Katrine Vellesen Løken: Four Years After Receiving the Nils Klim Prize.

15.12.2021

In 2017, Norwegian Professor of Economics Katrine Vellesen Løken received the Nils Klim Prize for her research on the Nordic welfare states. In this interview, she talks about her current research interests, and more.

Even before Vellesen Løken won the Nils Klim Prize, she has been an active researcher, with frequent publishing and is currently deputy head of the Department of Economics at the Norwegian School of Economics. As the youngest Norwegian female professor of economics ever, Vellesen Løken has done a lot of research on topics related to the Nordic welfare model, especially in work, health, family, and most recently criminology. However, it was not a given that she would become a social economist when she finished upper secondary school. 

Had no clear plan  

In the interview, Vellesen Løken says that she did no plan on becoming an economist when she finished high school.  

- After high school I was not sure what to do. I started at the University of Bergen and did different courses, both in mathematics and some sociology and some economics. I didn’t have a very clear plan after high school, but then I ended up liking economics very much because it is a great combination of both studying mathematics, which I liked a lot, but also interesting politics and social science questions. I liked that combination a lot, so that was the reason for continuing to do economics.

▸ **DATA BELOW**
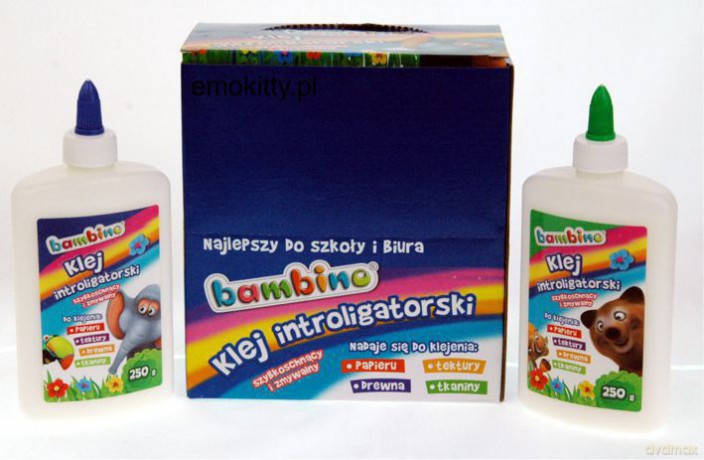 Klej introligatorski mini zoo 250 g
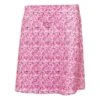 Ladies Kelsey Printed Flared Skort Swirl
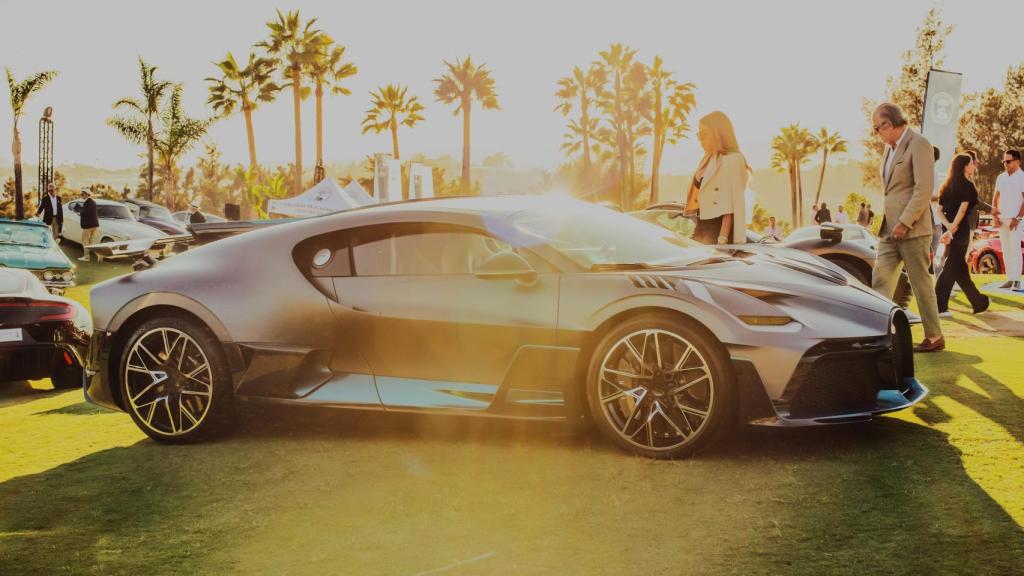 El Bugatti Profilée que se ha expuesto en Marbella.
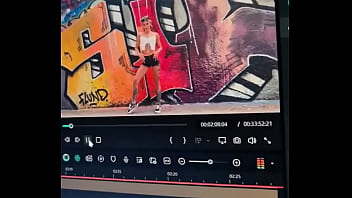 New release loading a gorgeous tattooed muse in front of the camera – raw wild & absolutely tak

▸ **ACTION ITEM**
In the article on Katrine Vellesen Løken, what position does she currently hold at the Norwegian School of Economics?

▸ **WRITTEN ANSWER**
She is deputy head of the Department of Economics.